Dans notre conscience, dans la conscience individuelle du chrétien, dans la conscience sociale des différents milieux, des nations, doivent se créer ce que j’appellerai des zones particulières de solidarité, précisément avec ceux qui souffrent le plus. Nous devons travailler systématiquement à ce que les zones des besoins humains particuliers, des grandes souffrances, des torts et des injustices, deviennent des zones de solidarité chrétienne pour toute l’Église et, à travers l’Église, pour chaque société et pour l’humanité tout entière.

4. Si nous vivons dans la prospérité et le bienêtre, nous n’en devons être que plus conscients de toute la « géographie de la faim » du globe terrestre, être attentifs à la misère humaine en tant que phénomène de masse : nous devons prendre conscience de notre responsabilité en étant de plus en plus disponibles pour apporter une aide active et efficace. Si nous vivons dans des conditions de liberté, de respect des droits de l’homme, nous n’en devons que plus souffrir des oppressions que connaissent les sociétés privées de liberté, les hommes privés des droits fondamentaux de l’homme. Et cela inclut aussi la liberté religieuse. En particulier, là où la liberté religieuse est respectée, nous devons participer aux souffrances des hommes, parfois de communautés religieuses et d’Églises entières auxquelles est refusé le droit à la vie religieuse selon leur confession ou leur rite. Dois-je appeler par leur nom de telles situations ? Certainement. C’est mon devoir. Mais on ne peut s’arrêter qu’à cela. Il faut que tous et en tous lieux nous nous efforcions d’avoir une attitude de solidarité chrétienne envers nos frères dans la foi qui souffrent persécutions et discriminations. Il faut en outre chercher les formes selon lesquelles pourra s’exprimer cette solidarité qui depuis les temps les plus anciens, a toujours été dans la Tradition de l’Église. Nous le savons, en effet, l’Église de Jésus-Christ n’est pas entrée « en position de force » dans l’histoire de l’humanité, mais en traversant des siècles de persécutions. Et ce sont précisément ces siècles qui ont créé la plus profonde Tradition de la solidarité chrétienne.

Aujourd’hui encore, cette solidarité est la force d’un authentique renouveau. Elle est la voie indispensable de l’ « autoréalisation » de l’Église dans le monde contemporain. Elle témoigne de notre fidélité au Christ qui a dit : « Des pauvres, vous en avez toujours avec vous » (Jn 12,8), et : « Chaque fois que vous avez fait cela à l’un de ces petits, qui sont mes frères, c’est à moi que vous l’avez fait. » (Mt 25,40) Notre conversion à Dieu ne s’opère que par cette solidarité. Je vous bénis avec beaucoup d’affection.
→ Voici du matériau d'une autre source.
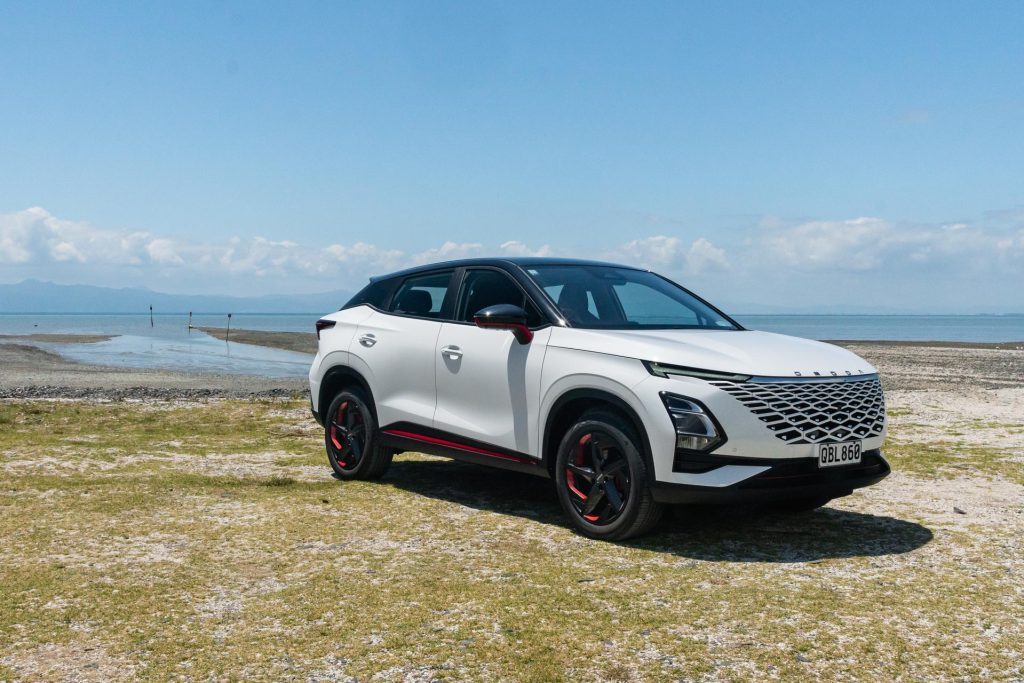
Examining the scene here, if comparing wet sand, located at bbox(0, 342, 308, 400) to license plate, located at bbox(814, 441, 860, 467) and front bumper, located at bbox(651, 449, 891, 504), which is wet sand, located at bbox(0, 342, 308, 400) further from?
license plate, located at bbox(814, 441, 860, 467)

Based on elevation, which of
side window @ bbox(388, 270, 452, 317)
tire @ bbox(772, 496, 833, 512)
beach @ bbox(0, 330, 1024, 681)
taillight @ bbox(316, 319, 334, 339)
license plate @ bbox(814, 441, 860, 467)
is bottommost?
beach @ bbox(0, 330, 1024, 681)

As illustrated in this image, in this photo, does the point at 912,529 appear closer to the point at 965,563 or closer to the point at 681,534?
the point at 965,563

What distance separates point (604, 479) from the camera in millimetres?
5691

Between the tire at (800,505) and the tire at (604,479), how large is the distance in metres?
1.52

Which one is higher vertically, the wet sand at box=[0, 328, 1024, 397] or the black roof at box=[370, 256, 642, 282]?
the black roof at box=[370, 256, 642, 282]

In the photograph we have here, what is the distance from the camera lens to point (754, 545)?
5734mm

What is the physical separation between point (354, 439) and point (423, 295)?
4.80 feet

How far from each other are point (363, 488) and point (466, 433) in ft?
4.86

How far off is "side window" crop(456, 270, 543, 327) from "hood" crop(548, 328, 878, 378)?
0.66 meters

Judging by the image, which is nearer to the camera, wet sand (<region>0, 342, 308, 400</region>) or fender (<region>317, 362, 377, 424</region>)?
fender (<region>317, 362, 377, 424</region>)

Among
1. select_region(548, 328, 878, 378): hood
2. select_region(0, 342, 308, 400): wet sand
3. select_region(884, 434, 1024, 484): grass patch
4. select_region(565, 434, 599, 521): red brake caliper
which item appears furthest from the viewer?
select_region(0, 342, 308, 400): wet sand

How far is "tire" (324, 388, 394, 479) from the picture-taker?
25.1 feet

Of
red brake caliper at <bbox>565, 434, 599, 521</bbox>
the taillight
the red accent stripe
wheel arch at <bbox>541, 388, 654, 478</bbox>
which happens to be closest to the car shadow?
red brake caliper at <bbox>565, 434, 599, 521</bbox>

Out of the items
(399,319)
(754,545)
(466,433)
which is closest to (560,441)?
(466,433)
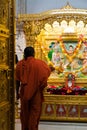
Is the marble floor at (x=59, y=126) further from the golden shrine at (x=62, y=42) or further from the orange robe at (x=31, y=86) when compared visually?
the orange robe at (x=31, y=86)

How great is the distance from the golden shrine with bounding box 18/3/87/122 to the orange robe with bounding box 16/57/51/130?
2.57 metres

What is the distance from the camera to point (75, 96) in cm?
816

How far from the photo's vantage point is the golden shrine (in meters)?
8.79

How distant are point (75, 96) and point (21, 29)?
7.69ft

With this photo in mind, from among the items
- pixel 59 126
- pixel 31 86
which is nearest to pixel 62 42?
pixel 59 126

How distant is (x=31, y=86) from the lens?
18.5ft

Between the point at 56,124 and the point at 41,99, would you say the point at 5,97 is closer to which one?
the point at 41,99

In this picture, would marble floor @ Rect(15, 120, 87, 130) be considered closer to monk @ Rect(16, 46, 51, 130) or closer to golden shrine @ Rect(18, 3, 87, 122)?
golden shrine @ Rect(18, 3, 87, 122)

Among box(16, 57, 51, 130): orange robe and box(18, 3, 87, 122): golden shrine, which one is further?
box(18, 3, 87, 122): golden shrine

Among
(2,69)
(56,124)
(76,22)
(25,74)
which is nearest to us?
(2,69)

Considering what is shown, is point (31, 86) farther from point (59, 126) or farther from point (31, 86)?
point (59, 126)

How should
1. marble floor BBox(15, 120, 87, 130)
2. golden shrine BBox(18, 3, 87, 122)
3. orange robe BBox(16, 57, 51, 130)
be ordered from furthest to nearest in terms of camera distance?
golden shrine BBox(18, 3, 87, 122) < marble floor BBox(15, 120, 87, 130) < orange robe BBox(16, 57, 51, 130)

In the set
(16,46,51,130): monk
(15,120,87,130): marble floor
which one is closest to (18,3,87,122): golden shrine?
(15,120,87,130): marble floor

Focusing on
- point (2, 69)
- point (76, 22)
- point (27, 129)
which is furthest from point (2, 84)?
point (76, 22)
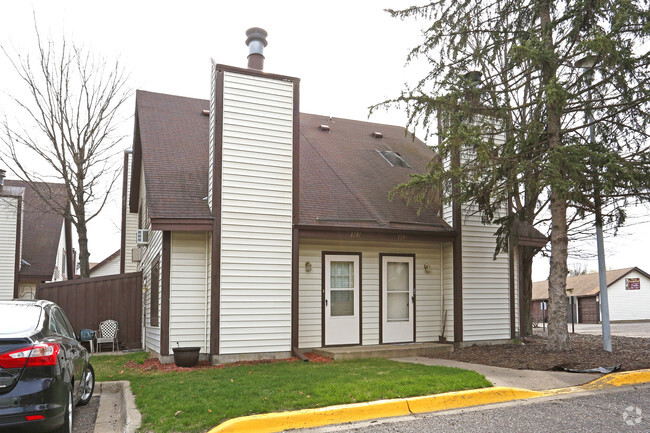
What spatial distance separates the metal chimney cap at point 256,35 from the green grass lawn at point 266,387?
7526 mm

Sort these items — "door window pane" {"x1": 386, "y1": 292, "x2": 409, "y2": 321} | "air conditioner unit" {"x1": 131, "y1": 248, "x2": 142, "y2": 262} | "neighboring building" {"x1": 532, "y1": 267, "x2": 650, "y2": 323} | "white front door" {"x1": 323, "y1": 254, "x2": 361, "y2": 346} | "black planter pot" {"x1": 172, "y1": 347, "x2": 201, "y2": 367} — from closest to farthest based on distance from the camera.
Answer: "black planter pot" {"x1": 172, "y1": 347, "x2": 201, "y2": 367} → "white front door" {"x1": 323, "y1": 254, "x2": 361, "y2": 346} → "door window pane" {"x1": 386, "y1": 292, "x2": 409, "y2": 321} → "air conditioner unit" {"x1": 131, "y1": 248, "x2": 142, "y2": 262} → "neighboring building" {"x1": 532, "y1": 267, "x2": 650, "y2": 323}

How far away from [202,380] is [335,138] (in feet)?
34.5

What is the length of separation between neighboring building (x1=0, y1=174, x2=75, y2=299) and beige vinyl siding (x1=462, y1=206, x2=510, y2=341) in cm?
1440

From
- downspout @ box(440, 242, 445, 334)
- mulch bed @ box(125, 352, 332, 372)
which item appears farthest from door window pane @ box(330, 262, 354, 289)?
downspout @ box(440, 242, 445, 334)

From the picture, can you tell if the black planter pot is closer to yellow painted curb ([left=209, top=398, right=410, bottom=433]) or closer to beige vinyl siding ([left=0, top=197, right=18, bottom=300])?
yellow painted curb ([left=209, top=398, right=410, bottom=433])

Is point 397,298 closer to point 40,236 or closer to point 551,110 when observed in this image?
point 551,110

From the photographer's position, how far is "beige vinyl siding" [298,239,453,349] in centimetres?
1177

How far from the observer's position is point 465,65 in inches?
460

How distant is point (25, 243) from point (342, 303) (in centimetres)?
1770

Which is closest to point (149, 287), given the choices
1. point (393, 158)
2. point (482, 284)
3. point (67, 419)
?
point (393, 158)

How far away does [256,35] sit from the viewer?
1274 centimetres

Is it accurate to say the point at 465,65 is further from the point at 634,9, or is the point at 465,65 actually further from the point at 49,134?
the point at 49,134

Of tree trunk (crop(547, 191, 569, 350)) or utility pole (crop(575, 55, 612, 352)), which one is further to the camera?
tree trunk (crop(547, 191, 569, 350))

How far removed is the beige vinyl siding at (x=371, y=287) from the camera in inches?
464
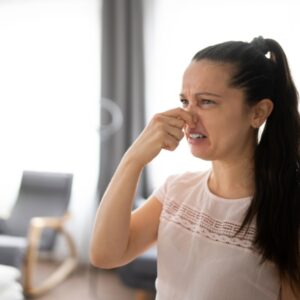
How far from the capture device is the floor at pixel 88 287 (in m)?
2.87

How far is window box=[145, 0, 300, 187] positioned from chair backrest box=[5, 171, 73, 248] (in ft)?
2.59

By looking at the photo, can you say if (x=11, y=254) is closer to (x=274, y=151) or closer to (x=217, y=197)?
(x=217, y=197)

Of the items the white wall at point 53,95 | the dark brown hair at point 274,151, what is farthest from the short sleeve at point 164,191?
the white wall at point 53,95

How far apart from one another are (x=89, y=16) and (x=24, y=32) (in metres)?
0.64

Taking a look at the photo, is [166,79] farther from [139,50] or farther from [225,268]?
Answer: [225,268]

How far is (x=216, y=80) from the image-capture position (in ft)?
2.98

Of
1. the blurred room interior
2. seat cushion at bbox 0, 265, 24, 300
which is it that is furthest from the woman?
the blurred room interior

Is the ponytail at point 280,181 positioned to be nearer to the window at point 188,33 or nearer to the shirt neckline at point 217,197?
the shirt neckline at point 217,197

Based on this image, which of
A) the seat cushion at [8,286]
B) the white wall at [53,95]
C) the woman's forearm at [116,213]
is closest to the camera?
the woman's forearm at [116,213]

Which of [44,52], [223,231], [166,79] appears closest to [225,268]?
[223,231]

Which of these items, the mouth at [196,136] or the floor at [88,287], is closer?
the mouth at [196,136]

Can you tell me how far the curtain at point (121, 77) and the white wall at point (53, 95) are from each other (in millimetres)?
107

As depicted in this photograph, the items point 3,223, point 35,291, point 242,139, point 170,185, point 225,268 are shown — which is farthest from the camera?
point 3,223

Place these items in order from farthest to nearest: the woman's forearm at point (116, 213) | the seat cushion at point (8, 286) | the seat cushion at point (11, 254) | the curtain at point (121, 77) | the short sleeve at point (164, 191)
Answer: the curtain at point (121, 77) → the seat cushion at point (11, 254) → the seat cushion at point (8, 286) → the short sleeve at point (164, 191) → the woman's forearm at point (116, 213)
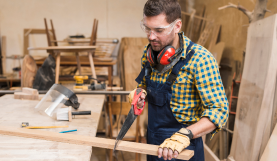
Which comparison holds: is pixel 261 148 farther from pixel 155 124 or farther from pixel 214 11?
pixel 214 11

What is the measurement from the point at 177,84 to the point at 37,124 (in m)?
1.09

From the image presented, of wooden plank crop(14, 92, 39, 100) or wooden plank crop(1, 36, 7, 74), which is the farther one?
wooden plank crop(1, 36, 7, 74)

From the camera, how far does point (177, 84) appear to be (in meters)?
1.39

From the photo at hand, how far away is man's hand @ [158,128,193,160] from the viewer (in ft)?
3.54

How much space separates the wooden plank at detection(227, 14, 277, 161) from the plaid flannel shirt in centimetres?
66

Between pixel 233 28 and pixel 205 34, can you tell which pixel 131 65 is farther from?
pixel 233 28

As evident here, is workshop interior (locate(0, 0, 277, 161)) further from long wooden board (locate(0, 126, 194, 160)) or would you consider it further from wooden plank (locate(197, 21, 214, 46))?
wooden plank (locate(197, 21, 214, 46))

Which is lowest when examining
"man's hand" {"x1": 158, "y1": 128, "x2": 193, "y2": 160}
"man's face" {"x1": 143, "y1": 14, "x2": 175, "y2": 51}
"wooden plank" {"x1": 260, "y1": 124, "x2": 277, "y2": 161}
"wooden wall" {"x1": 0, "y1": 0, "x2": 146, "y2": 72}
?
"wooden plank" {"x1": 260, "y1": 124, "x2": 277, "y2": 161}

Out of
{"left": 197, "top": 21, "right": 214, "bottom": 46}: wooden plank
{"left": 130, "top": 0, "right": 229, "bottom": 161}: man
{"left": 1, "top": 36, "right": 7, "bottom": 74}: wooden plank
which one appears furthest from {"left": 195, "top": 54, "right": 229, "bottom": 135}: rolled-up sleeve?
{"left": 1, "top": 36, "right": 7, "bottom": 74}: wooden plank

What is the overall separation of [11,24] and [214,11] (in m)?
4.41

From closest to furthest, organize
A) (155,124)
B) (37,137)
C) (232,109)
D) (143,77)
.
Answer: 1. (37,137)
2. (155,124)
3. (143,77)
4. (232,109)

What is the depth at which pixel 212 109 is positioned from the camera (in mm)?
1198

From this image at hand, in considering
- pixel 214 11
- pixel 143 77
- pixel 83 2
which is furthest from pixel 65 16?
pixel 143 77

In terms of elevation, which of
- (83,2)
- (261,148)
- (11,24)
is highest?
(83,2)
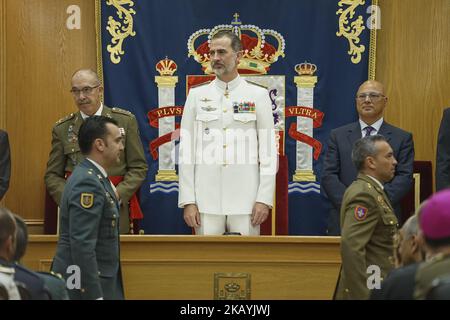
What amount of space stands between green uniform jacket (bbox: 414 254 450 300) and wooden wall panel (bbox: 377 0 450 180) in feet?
15.0

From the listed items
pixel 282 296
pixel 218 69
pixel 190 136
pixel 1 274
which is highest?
pixel 218 69

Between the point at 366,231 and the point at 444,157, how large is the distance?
6.87ft

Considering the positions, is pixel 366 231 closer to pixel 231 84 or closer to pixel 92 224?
pixel 92 224

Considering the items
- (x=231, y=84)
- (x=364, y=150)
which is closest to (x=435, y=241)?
(x=364, y=150)

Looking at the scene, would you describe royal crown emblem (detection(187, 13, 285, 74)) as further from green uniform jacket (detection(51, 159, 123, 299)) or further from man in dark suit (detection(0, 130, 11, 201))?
green uniform jacket (detection(51, 159, 123, 299))

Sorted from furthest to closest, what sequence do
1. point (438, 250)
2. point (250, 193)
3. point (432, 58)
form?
point (432, 58), point (250, 193), point (438, 250)

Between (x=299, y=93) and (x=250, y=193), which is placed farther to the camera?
(x=299, y=93)

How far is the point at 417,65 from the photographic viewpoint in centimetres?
780

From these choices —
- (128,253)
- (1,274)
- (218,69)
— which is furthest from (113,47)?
(1,274)

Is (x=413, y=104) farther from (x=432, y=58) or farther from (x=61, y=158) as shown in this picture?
(x=61, y=158)

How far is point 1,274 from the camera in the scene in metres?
3.45

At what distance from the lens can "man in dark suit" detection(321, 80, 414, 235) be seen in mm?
6516

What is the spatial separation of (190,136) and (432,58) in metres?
2.68

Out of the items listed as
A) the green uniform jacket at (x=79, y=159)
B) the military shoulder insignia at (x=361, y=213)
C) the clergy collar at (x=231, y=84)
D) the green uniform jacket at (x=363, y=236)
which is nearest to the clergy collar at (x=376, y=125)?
the clergy collar at (x=231, y=84)
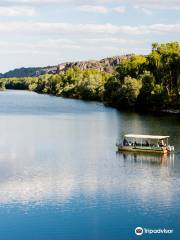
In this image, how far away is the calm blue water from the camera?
37.6 m

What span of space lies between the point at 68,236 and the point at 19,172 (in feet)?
58.9

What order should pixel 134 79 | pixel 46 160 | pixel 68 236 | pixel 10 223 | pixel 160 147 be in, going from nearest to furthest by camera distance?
pixel 68 236, pixel 10 223, pixel 46 160, pixel 160 147, pixel 134 79

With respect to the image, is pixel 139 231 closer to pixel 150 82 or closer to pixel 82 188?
pixel 82 188

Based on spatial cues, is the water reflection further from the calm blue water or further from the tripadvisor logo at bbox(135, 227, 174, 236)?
the tripadvisor logo at bbox(135, 227, 174, 236)

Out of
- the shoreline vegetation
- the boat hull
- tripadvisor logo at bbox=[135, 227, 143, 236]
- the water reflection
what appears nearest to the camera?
tripadvisor logo at bbox=[135, 227, 143, 236]

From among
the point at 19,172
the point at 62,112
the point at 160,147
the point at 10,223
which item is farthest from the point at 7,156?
the point at 62,112

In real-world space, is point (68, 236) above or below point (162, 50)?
below

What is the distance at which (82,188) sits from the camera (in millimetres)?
46625

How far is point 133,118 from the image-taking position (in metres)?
102

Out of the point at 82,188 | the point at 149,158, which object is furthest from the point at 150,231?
the point at 149,158

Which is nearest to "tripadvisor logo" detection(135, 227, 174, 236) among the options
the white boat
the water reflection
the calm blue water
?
the calm blue water

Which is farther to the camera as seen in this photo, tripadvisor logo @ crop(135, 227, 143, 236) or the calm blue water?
the calm blue water

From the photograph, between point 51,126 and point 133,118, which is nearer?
point 51,126

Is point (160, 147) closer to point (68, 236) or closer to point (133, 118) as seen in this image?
point (68, 236)
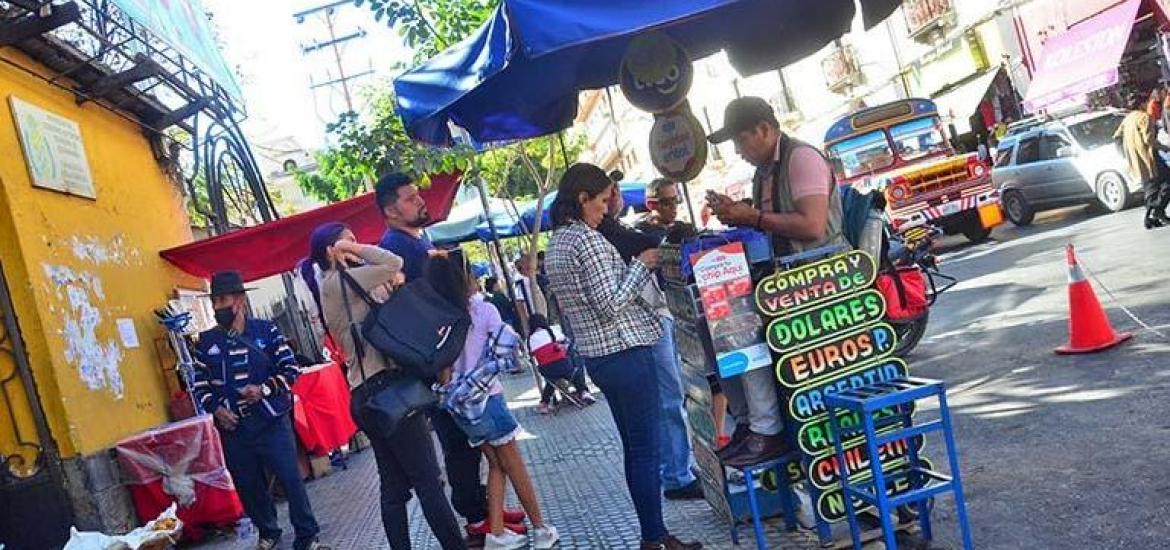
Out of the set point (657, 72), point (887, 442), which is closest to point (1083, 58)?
point (657, 72)

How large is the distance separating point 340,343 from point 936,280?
10.7 metres

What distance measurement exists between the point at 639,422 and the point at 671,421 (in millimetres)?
1204

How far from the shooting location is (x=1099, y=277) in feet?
33.3

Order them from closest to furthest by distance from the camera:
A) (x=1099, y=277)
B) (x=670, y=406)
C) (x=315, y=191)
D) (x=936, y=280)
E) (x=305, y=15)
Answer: (x=670, y=406) → (x=1099, y=277) → (x=936, y=280) → (x=315, y=191) → (x=305, y=15)

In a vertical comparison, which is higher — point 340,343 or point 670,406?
point 340,343

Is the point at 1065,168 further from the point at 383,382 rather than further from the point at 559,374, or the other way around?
the point at 383,382

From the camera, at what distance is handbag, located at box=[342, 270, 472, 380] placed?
4594 millimetres

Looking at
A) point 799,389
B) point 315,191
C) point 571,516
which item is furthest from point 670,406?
point 315,191

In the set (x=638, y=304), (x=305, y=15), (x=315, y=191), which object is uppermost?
(x=305, y=15)

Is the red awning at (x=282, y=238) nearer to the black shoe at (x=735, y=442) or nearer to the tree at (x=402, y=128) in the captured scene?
the tree at (x=402, y=128)

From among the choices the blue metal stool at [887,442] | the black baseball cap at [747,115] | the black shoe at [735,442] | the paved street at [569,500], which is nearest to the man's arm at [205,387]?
the paved street at [569,500]

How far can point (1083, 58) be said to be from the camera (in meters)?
20.0

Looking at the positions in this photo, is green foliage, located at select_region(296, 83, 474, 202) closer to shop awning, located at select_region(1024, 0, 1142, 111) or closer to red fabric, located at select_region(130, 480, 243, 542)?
red fabric, located at select_region(130, 480, 243, 542)

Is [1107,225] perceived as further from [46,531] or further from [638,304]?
[46,531]
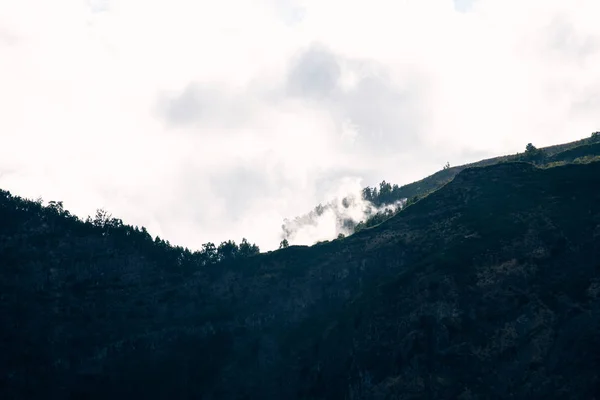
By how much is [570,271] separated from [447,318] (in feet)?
116

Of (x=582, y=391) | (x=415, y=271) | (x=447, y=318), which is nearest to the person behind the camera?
(x=582, y=391)

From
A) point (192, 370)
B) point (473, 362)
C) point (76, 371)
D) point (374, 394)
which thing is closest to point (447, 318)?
point (473, 362)

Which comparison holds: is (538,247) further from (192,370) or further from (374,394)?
(192,370)

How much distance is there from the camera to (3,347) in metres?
191

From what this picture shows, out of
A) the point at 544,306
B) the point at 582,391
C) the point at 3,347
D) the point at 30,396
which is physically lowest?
the point at 582,391

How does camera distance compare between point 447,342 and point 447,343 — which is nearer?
point 447,343

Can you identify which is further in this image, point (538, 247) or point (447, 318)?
point (538, 247)

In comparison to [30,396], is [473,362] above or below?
below

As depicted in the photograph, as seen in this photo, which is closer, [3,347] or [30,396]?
[30,396]

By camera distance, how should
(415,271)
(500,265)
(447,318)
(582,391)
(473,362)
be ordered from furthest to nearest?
(415,271), (500,265), (447,318), (473,362), (582,391)

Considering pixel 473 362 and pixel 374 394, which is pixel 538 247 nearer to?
pixel 473 362

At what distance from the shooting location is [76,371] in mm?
192500

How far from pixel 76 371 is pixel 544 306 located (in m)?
140

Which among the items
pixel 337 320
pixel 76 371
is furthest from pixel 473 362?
pixel 76 371
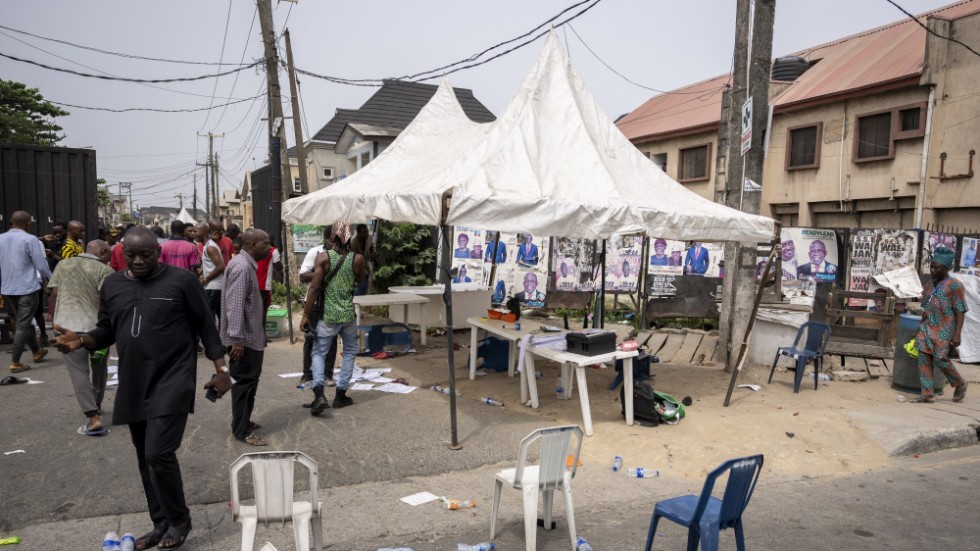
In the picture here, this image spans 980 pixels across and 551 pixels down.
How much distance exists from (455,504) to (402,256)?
989cm

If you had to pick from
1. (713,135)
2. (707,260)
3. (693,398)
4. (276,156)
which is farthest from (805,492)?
(713,135)

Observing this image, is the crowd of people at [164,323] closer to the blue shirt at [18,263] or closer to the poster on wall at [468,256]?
the blue shirt at [18,263]

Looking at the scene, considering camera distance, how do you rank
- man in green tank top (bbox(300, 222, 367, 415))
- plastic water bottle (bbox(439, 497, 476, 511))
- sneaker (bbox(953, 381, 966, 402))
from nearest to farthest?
plastic water bottle (bbox(439, 497, 476, 511)) < man in green tank top (bbox(300, 222, 367, 415)) < sneaker (bbox(953, 381, 966, 402))

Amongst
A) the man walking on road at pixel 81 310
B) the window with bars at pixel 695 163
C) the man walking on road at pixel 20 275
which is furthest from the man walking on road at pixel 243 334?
the window with bars at pixel 695 163

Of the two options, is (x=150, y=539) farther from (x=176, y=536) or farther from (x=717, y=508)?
(x=717, y=508)

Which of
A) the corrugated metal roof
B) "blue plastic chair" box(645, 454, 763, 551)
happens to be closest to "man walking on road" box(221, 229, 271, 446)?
"blue plastic chair" box(645, 454, 763, 551)

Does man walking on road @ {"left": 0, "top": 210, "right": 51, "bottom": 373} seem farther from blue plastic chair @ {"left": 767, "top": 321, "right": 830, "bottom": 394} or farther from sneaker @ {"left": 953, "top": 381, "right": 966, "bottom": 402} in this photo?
sneaker @ {"left": 953, "top": 381, "right": 966, "bottom": 402}

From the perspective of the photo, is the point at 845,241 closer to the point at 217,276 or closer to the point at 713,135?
the point at 713,135

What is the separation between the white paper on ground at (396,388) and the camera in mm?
7602

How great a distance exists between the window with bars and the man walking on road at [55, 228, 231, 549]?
871 inches

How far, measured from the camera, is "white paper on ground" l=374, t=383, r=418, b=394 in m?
7.60

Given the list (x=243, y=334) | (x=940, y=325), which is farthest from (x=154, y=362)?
(x=940, y=325)

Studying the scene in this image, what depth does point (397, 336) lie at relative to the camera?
32.1ft

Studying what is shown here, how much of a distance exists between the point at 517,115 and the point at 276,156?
20.2 feet
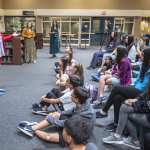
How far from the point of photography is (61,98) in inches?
144

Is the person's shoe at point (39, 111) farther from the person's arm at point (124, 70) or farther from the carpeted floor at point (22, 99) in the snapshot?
the person's arm at point (124, 70)

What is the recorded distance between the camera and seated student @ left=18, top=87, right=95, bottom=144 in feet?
9.45

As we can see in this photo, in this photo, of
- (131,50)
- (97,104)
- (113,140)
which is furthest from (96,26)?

Avant de m’adresser aux pèlerins des différents pays dans leurs langues respectives, je voudrais évoquer une situation particulière qui me tient vivement à coeur.

Un motif de profonde douleur m’est donné par les graves et préoccupantes nouvelles qui, ces jours-ci, parviennent d’Ouganda, ce pays qui, ainsi que vous le savez, a accueilli chaleureusement mon prédécesseur Paul VI lors de sa visite historique en Afrique. Il est maintenant le théâtre d’affrontements sanglants qui font des victimes et des destructions. Je vous invite à vous unir à ma prière pour que Dieu soulage les souffrances de ces populations éprouvées, pour qu’à elles et à tout le continent africain il donne la paix juste et stable tant souhaitée.